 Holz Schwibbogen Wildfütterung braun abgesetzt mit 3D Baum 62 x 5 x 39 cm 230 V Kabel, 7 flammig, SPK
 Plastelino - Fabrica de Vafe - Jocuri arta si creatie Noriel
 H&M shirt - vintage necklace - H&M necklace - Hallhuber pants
---
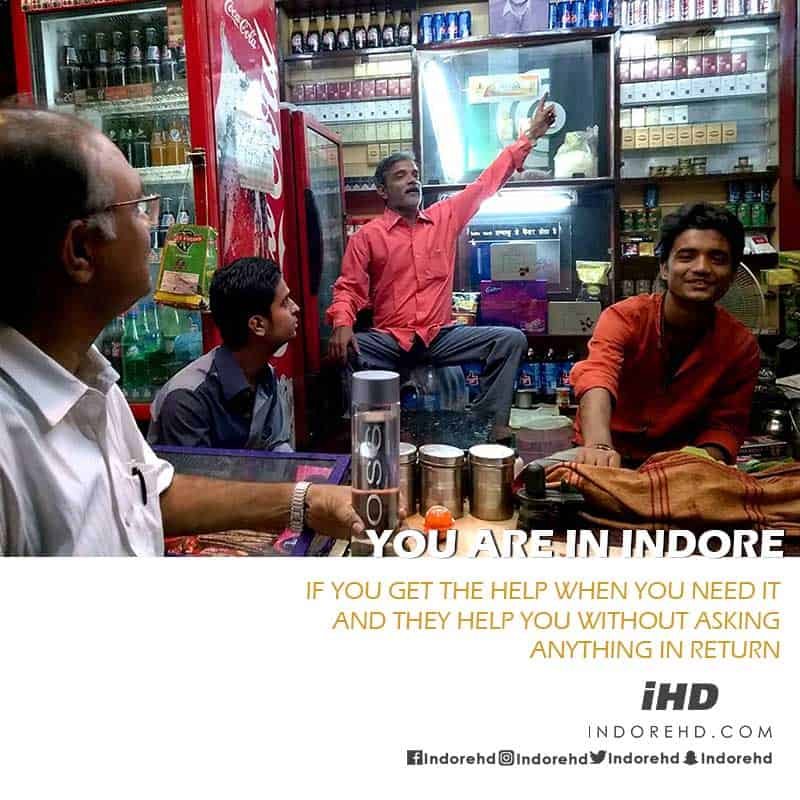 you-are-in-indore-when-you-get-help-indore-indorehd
--
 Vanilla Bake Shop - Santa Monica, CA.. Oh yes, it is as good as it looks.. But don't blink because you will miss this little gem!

#### TASK OBJECTIVE:
From the data above, reproduce word for word the lines running from the line with "Plastelino - Fabrica" to the line with "H&M shirt - vintage", ends included.

#### TASK OUTPUT:
 Plastelino - Fabrica de Vafe - Jocuri arta si creatie Noriel
 H&M shirt - vintage necklace - H&M necklace - Hallhuber pants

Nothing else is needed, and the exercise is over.